The antiplatelet and antithrombotic effects of
FR171113, 3-(4-chlorophenyl)-2-(2,4-dichlorobenzoylimino)-5-(methoxycarbonyl methylene)-1,3-thiazolidin-4-one, a non-
peptide protease-activated receptor 1 (PAR1) antagonist, were evaluated in guinea pigs.

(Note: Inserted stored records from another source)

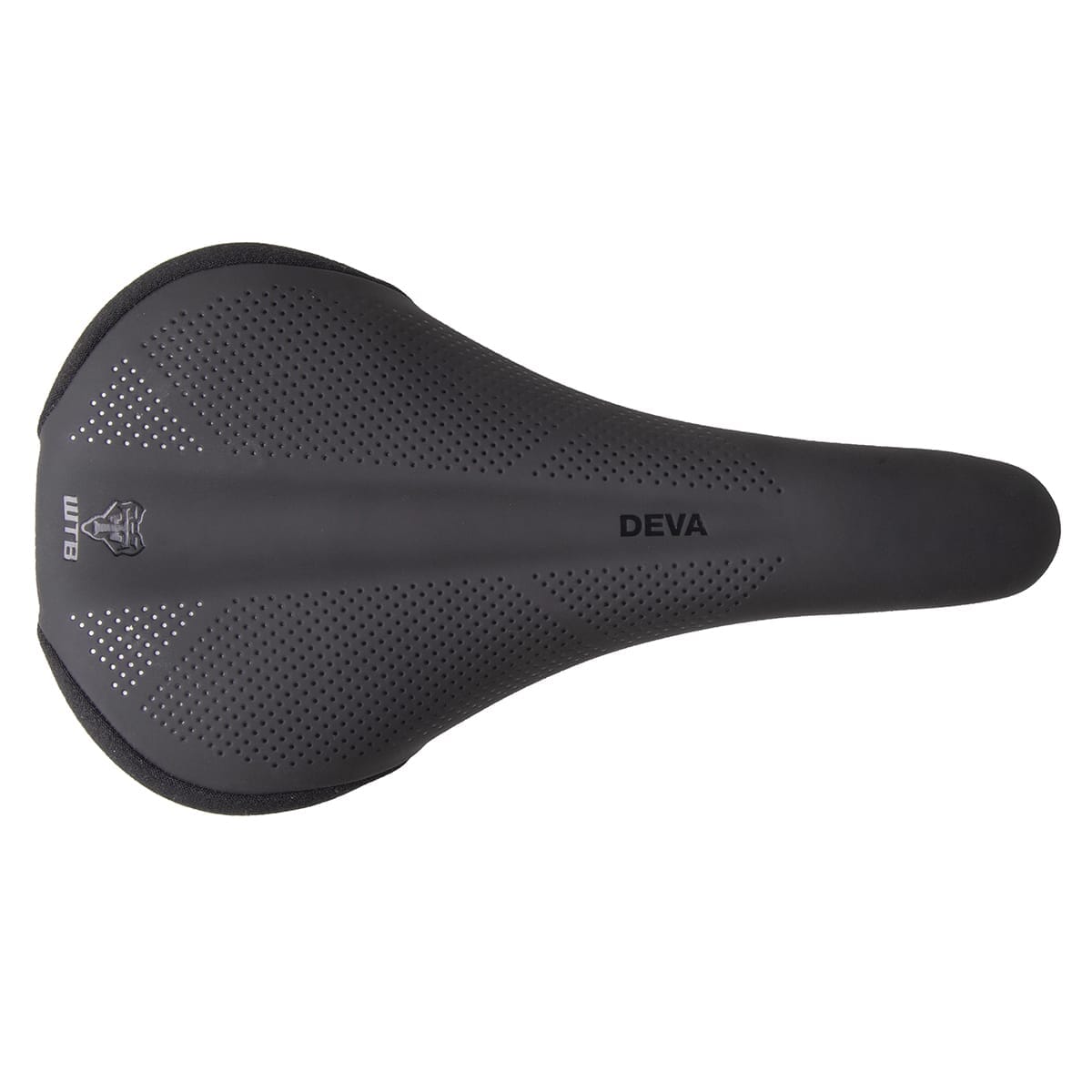 Selle WTB DEVA 145 mm Rails Titane Noir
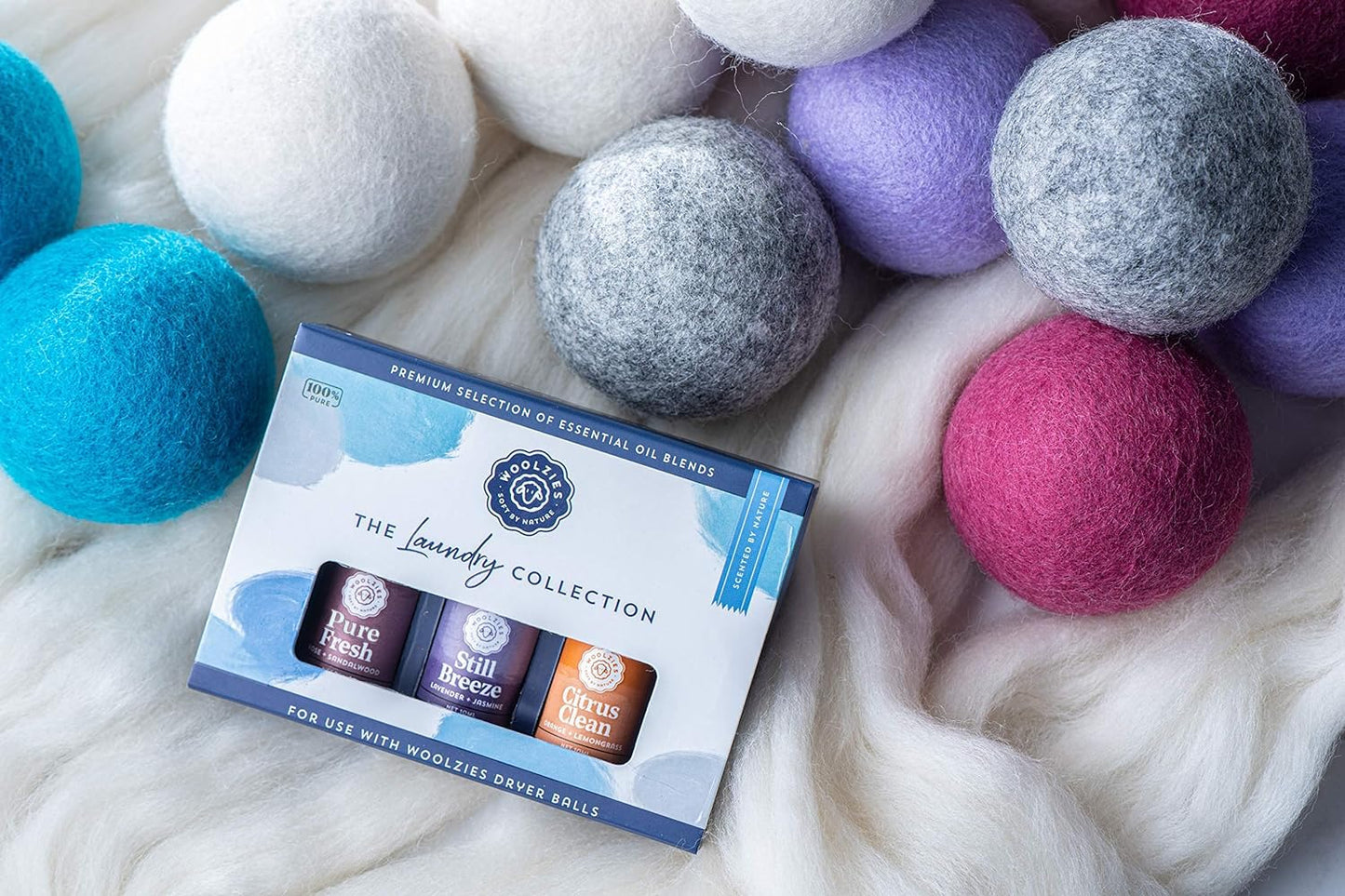 Woolzies Laundry Collection Essential Oil Set | 100% Pure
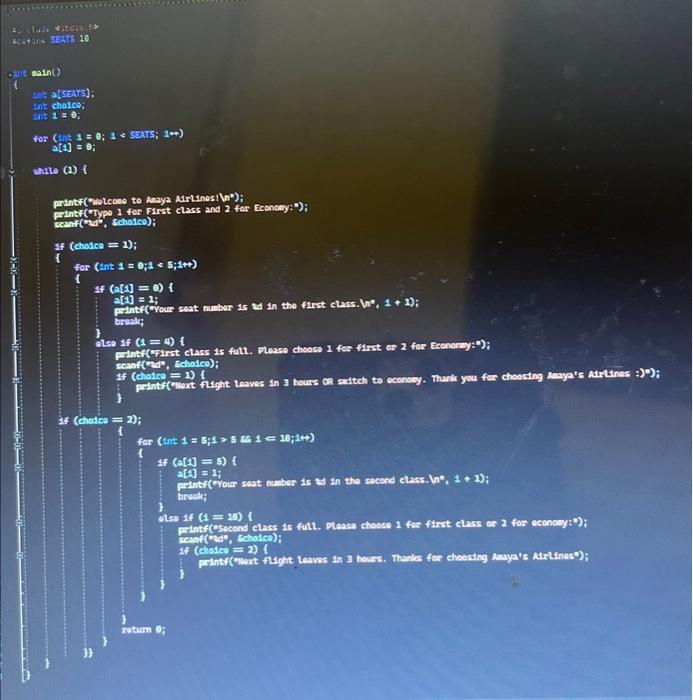 Solved hello! so im creating a code and when i type the | Chegg.com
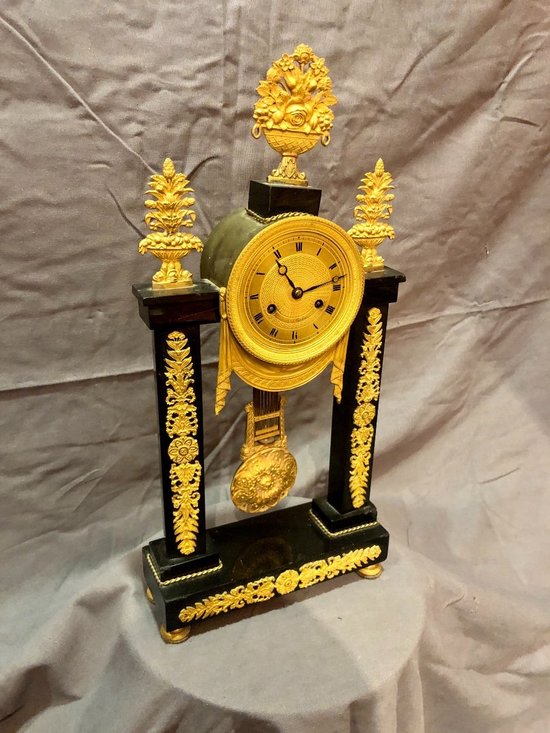 Charles X style clock, 19th Century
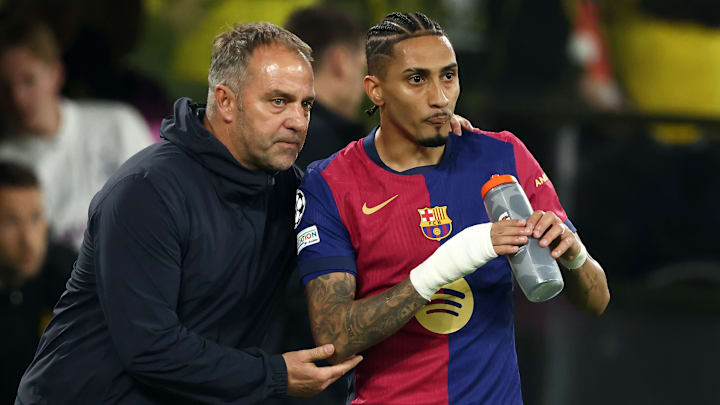 Raphinha é um dos principais nomes do Barcelona de Hansi Flick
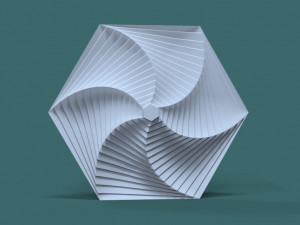 hexagonal wall panel 3D 模型
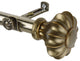 Gusto Curtain Rod 3/4" Dia. 28-48", Antique Gold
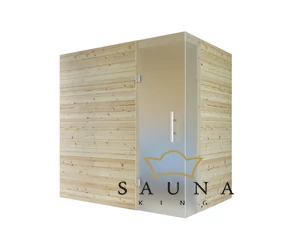 SAUNA KING Saunatür, Vollglastür, rahmenlos, Undurchsichtiges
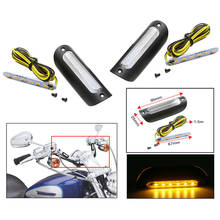 2PCS Motorcycle Handlebar Turn Signal Light DC 12V LED Bar End Lamp Indicator Blinker Amber Lights for Harley Motorbike 2024 - buy cheap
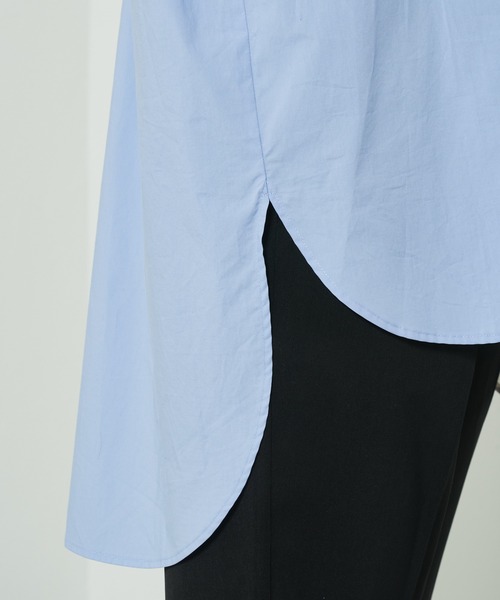 Lui's（ルイス）の「ストライプドッキングオーバーシャツ（シャツ/ブラウス・レディース・サックスブルー/ホワイト・FREE）」の13枚目の写真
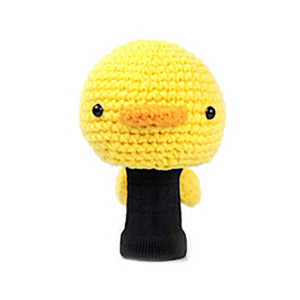 AMIMONO _Cute Little Yellow Duck 골프 No. 1 우드 커버 헤드 A219-A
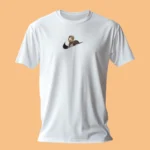 T-shirt brodé Erwin Smith (Strong Leader) blanc – L'Attaque des Titans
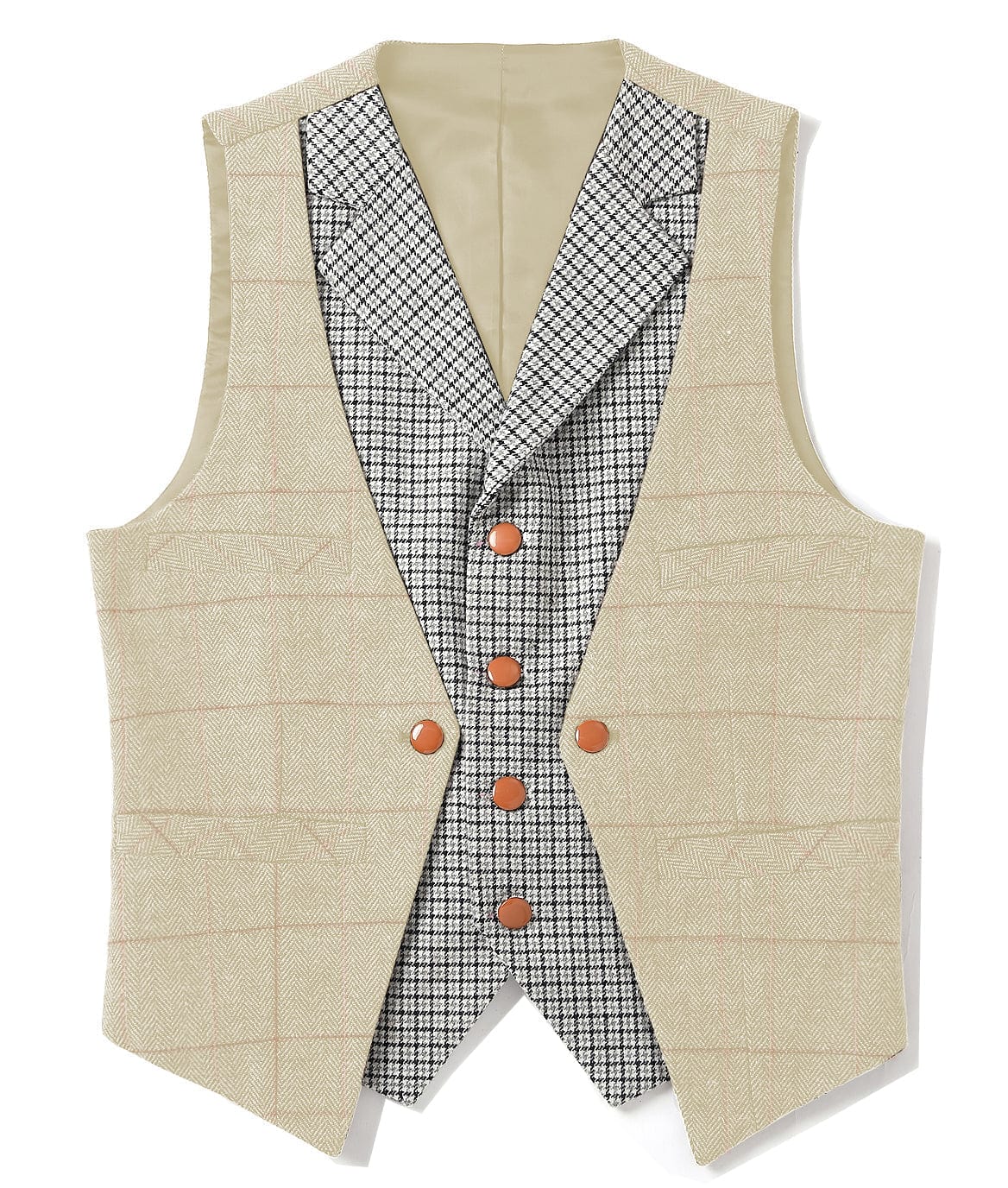 ceehuteey Men's V-Neck Herringbone Suit Vests Fashion Formal Slim Fit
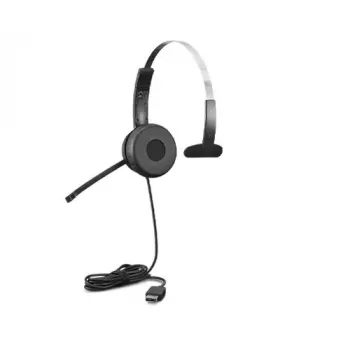 Lenovo 100 Mono -kuulokemikrofoni johdollinen pääpanta Office/Call Center USB Type-A musta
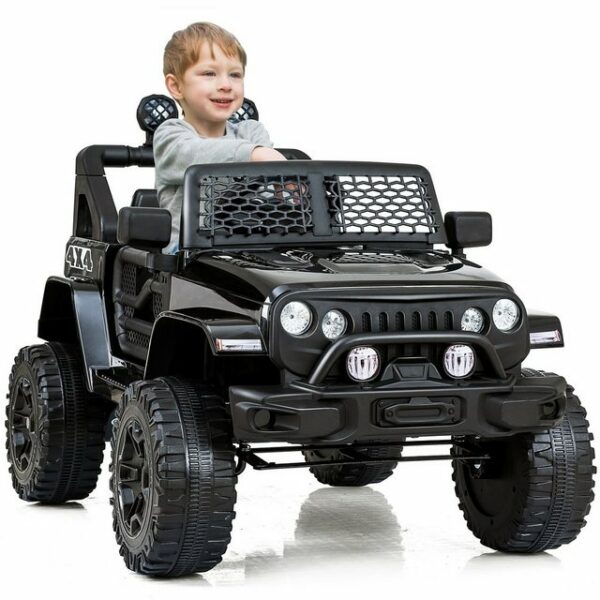 Ulife Elektro-Kinderauto Softstart Elektroauto mit 2 Motoren und Fernbedienung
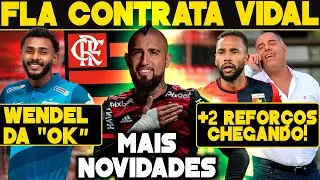 NEGÓCIO FECHADO! FLAMENGO CONTRATA VIDAL E +2 REFORÇOS CHEGANDO! SAIBA + DETALHES! WENDEL DIZ “SIM”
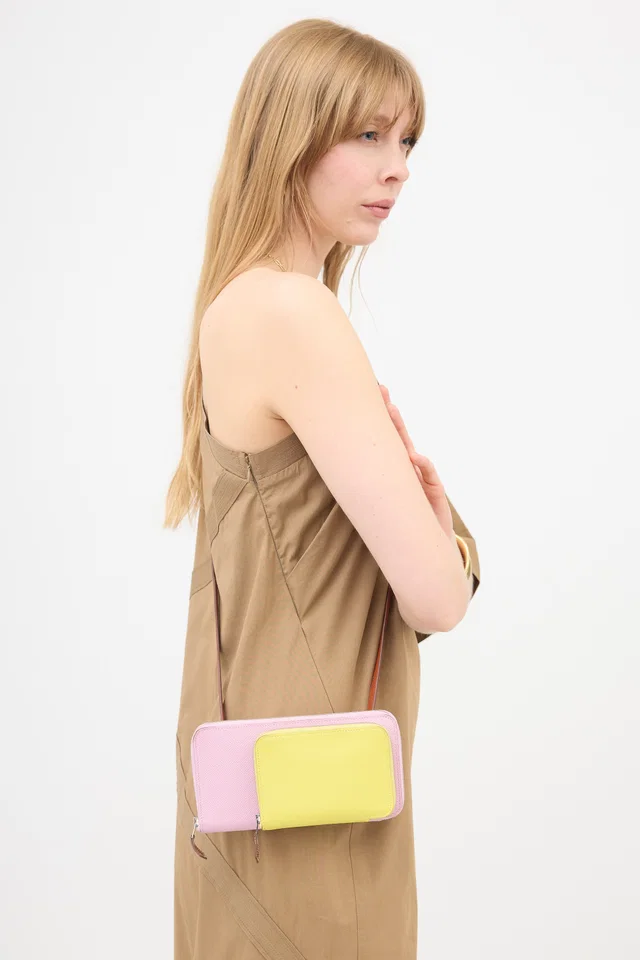 Hermès 2023 Swift & Epsom Nouveau To Go Wallet Bag in Epsom leather from VSP Consignment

FR171113 inhibited Ser-Phe-Leu-Leu-Arg-Asn-NH2 (a synthetic PAR1 agonist
peptide)-induced and
thrombin-induced aggregation of guinea pig platelets in a concentration-dependent manner in vitro (IC50=1.5 and 0.35 microM, respectively). Subcutaneous administration of
FR171113 (0.1-3.2 mg/kg) produced a dose-dependent inhibition of platelet aggregation ex vivo. The ED50 value of
FR171113 for platelet aggregation was 0.49 mg/kg s.c. However,
FR171113 did not have an inhibitory effect on
ADP- or
collagen-induced platelet aggregation in vitro and ex vivo. One hour after
FR171113 treatment at 1.0 mg/kg s.c., significant inhibition of arterial
thrombosis without a prolongation of thrombin time or coagulation time was seen in the FeCl3-induced
carotid artery thrombosis model in guinea pigs. Furthermore,
FR171113 did not prolong bleeding time even at 32 mg/kg s.c., which is a much higher dose than that required in the
thrombosis model. These observations indicate that
FR171113 has desirable antiplatelet effects both in vitro and in vivo and that its in vivo antithrombotic activity is efficacious without causing a prolongation of bleeding time.